Is long toss good for a sore arm?

Some baseball players like to throw long toss to help flush the arm out. If you are a baseball player who thinks you HAVE to long toss to get rid of soreness, you do not. Every baseball player will have different throwing methods to help alleviate soreness.

I have played with players who like to throw far when they are sore and also some throw short distance. There are even players who will not throw at all when they are sore.

The goal is to figure out what your arm responds best to when sore and stick with that. Do not force yourself to throw long distances because other people do it. You will understand your body better than anyone else, so listen to it.

How do you get rid of soreness after pitching?

The best way to get rid of soreness after pitching is to find a recovery routine that works best for your arm. This will take time to accomplish, but a typical routine will involve arm care, recovery tools, proper throwing regiment, and sleep. There are other factors to consider, but every athlete will have a different routine.

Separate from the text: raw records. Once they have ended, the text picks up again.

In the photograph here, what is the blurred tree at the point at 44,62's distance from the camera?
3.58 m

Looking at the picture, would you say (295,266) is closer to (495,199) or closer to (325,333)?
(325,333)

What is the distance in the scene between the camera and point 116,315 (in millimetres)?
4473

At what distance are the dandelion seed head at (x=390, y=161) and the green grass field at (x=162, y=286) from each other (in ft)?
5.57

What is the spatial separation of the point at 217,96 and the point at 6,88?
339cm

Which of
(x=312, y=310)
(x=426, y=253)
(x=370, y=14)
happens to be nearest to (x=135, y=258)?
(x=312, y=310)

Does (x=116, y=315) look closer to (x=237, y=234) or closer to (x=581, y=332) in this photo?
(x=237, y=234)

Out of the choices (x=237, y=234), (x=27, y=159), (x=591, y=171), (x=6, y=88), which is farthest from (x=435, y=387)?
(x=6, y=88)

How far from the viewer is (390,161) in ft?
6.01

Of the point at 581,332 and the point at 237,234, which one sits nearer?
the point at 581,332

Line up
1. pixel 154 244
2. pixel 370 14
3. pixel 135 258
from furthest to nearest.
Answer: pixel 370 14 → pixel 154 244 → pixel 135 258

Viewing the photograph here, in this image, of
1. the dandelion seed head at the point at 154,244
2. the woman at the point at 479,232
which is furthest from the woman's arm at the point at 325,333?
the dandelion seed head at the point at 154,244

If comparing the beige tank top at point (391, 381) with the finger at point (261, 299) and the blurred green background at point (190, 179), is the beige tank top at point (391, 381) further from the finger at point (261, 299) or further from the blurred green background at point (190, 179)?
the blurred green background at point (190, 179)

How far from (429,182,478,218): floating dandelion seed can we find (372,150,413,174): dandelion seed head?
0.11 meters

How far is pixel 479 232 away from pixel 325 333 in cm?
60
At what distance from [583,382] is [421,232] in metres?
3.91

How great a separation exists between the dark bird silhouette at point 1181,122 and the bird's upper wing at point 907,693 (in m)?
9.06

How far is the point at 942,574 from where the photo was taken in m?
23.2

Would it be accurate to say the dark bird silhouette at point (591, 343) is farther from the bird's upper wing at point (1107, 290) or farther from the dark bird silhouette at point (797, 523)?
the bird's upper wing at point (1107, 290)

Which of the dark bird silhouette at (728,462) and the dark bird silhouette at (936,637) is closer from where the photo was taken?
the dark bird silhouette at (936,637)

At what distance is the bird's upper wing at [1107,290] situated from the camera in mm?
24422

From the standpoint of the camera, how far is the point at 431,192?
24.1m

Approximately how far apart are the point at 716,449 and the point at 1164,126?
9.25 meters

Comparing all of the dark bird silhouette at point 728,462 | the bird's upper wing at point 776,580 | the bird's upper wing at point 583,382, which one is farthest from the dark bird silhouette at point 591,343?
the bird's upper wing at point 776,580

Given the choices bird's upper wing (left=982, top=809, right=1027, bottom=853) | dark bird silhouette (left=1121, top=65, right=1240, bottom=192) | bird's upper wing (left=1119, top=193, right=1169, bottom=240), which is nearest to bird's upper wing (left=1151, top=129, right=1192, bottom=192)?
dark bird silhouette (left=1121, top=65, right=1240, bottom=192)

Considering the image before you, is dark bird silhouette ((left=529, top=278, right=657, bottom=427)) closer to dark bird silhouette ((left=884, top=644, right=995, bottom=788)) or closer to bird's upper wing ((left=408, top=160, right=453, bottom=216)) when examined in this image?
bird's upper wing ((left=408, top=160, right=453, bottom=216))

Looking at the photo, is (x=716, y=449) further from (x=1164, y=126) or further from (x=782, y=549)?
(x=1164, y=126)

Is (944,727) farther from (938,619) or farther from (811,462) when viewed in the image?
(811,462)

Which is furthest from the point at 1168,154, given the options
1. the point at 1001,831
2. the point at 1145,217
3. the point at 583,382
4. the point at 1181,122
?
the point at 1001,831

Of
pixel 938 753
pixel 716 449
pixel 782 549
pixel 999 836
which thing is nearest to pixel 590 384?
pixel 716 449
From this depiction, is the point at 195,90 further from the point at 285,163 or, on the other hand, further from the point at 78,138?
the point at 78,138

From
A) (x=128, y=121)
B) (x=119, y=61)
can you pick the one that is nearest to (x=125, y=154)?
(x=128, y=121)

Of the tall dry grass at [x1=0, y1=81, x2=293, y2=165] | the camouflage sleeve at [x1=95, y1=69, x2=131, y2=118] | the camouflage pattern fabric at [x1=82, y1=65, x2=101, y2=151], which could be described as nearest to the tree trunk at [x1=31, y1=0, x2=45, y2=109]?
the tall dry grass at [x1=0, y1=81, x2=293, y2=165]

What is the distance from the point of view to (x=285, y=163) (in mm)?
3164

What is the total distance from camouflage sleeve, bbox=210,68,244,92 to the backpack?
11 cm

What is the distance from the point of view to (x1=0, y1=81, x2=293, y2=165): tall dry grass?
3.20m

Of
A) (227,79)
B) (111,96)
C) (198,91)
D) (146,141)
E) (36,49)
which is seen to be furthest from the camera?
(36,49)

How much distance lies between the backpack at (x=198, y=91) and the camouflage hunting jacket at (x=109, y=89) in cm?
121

The objective should be to learn what makes your arm feel the best and incorporate that into a consistent routine. For younger baseball pitchers, I encourage trying different methods and figuring out what makes sense for your situation.

When I throw a ball my arm hurts?

First, you have to understand, whether are you feeling pain or is it discomfort. There is a big difference between these two feelings and it can be hard for younger baseball players to distinguish between the two.

The biggest red flag to me when determining if I am experiencing pain or discomfort is whether or not I am compensating. This means am I changing how I am throwing to avoid feeling that sensation. If you find yourself altering your throwing motion you should probably take some time off from throwing and let your arm recover.

Also, is this feeling persistent? Do you feel this pain while doing other daily activities, or is it only when throwing? This is another way to gauge if what you are feeling is serious and needs to be evaluated.